Eventually, we saw the students who had dined with the President come out. We were each able to get the comments of two or three students, so we felt good that we at least had a small story to begin putting together.

But I have not forgotten how awkward the situation seemed to be almost shouting through the fence while trying to get the attention of fast-walking high school students. I was thankful some politely obliged and we did not have to do any explaining to the editors why we did not have a story.

After briefly interviewing them, we then headed for the University Center through the metal detectors, and I remember sitting in a media area down on the floor. If memory serves me correctly, I saw one or two well-known national TV news White House correspondents.

I heard from someone else that one of the familiar national reporters worked on a crossword puzzle during much of the President’s speech.

I remember that President Reagan’s speech was primarily an uplifting one geared to the students, but he briefly referred to some national or international event, and that was all the White House correspondents referred to that night on the national TV news. But they did add that he had made the comment while speaking to some high school graduating seniors in Chattanooga.

I remember President Reagan had a really friendly manner in his speaking style, and I mentioned that to city editor Julius Parker when I returned to the paper. Mr. Parker remarked something like, “Sure he does. That is why they call him the Great Communicator.”

Cindy and I tried to call some other people who had attended the luncheon and ended up putting together a good story. For example, I located Central High School class president David Babb, who had sat by the President during the meal, and he remarked that the President had put the students at ease.

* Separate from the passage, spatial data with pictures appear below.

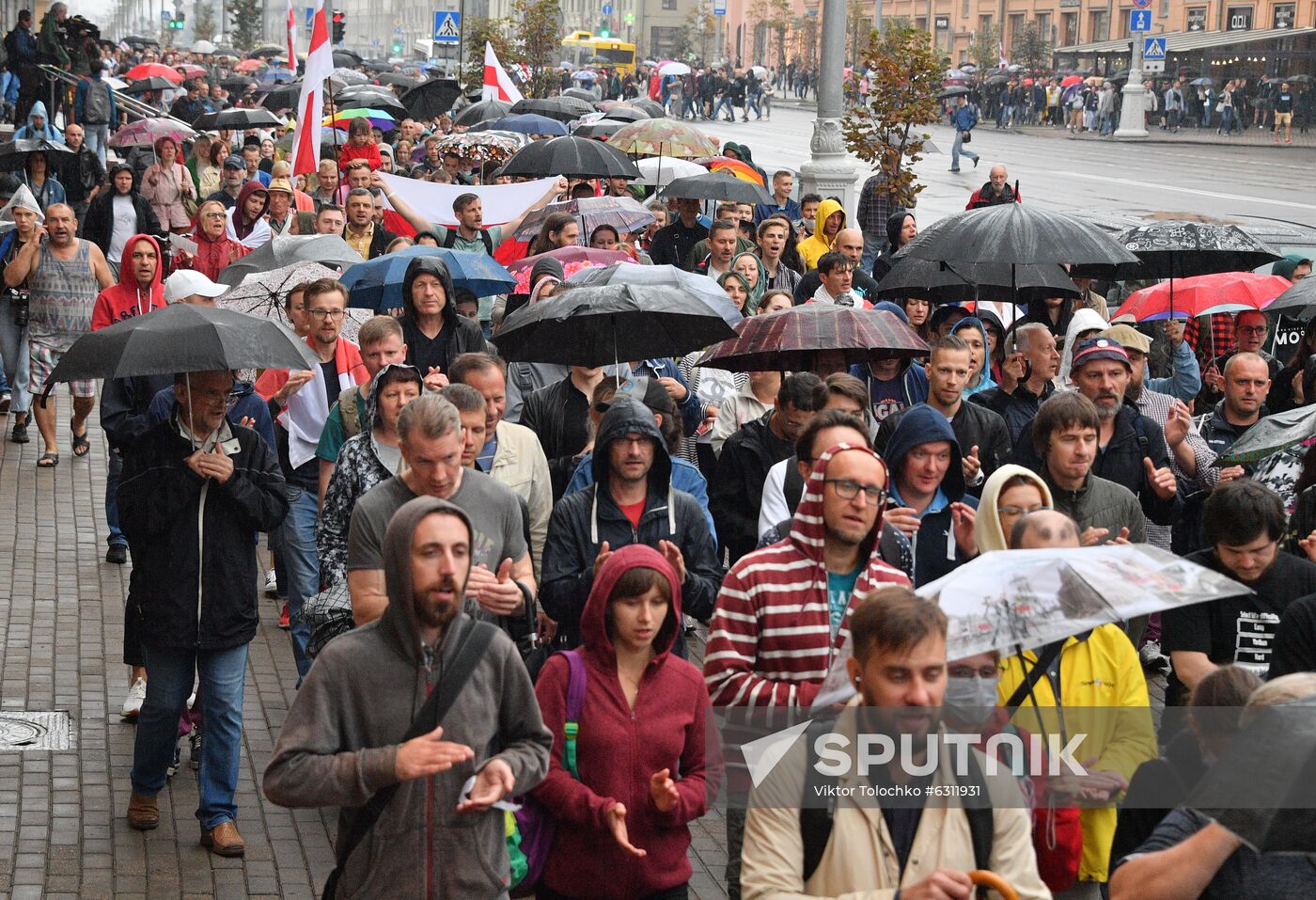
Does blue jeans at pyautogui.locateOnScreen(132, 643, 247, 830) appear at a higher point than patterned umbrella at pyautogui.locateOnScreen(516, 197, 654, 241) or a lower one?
lower

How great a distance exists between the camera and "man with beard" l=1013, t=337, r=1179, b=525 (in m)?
7.66

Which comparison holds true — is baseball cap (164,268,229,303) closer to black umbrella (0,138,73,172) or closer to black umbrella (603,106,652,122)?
black umbrella (0,138,73,172)

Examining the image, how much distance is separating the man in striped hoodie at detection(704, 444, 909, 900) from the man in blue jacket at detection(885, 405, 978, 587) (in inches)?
51.0

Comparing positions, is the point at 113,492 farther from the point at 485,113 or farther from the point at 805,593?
the point at 485,113

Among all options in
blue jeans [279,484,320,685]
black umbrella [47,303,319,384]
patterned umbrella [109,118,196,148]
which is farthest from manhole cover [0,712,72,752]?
patterned umbrella [109,118,196,148]

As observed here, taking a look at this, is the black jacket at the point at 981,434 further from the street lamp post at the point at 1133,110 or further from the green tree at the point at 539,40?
the street lamp post at the point at 1133,110

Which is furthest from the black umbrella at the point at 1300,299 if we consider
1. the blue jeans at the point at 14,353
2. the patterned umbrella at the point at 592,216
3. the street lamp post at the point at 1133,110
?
the street lamp post at the point at 1133,110

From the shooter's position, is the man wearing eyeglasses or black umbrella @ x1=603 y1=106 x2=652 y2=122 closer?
the man wearing eyeglasses

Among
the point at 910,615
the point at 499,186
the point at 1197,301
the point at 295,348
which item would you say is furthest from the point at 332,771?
the point at 499,186

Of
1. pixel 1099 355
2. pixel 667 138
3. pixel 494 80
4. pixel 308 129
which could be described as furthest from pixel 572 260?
pixel 494 80

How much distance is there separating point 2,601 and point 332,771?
599 cm

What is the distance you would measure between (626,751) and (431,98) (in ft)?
83.9

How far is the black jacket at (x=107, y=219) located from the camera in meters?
16.3

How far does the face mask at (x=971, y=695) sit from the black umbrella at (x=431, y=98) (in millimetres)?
Answer: 25906
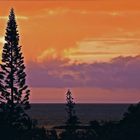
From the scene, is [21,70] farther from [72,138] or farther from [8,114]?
[72,138]

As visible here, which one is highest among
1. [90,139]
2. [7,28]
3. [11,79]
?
[7,28]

All the reports were that the President was quite congenial during the lunch and was talking so much he hardly had time to finish his meal – other than his dessert.

Twenty students and five teachers ate with him from the county school system (before the merger), while 18 students and seven teachers took part from the city schools.

Among those Cindy and I interviewed for the story were Red Bank student body president Lisa Turner, Jacqueline Boston and Mike Lyle from Kirkman, Jr. ROTC student David Loftis and Dena Newberry from Soddy-Daisy, valedictorian James Bevill from East Ridge, and teachers Pam Rector from Red Bank and Allene Ward from Brainerd.

Retired teacher Eloise Gann from Soddy Daisy Elementary also attended and was quoted.

One person also had sat at a table with McCallie School graduate Howard Baker, who was then the President’s chief of staff. He had come along with Labor Secretary Bill Brock, formerly of Lookout Mountain, and Education Secretary William Bennett.

Tom Griscom, then the White House director of communications and later the editor of the Chattanooga Times Free Press, was also heavily involved in the trip, I believe.

Later that night, I remember excitedly watching and recording all the local and national newscasts regarding the visit – including the local story on some Krystal meals being loaded onto Air Force One for the President and others to enjoy on the flight back to Washington.

By that time, I was emotionally filled up and satisfied as well from a memorable day.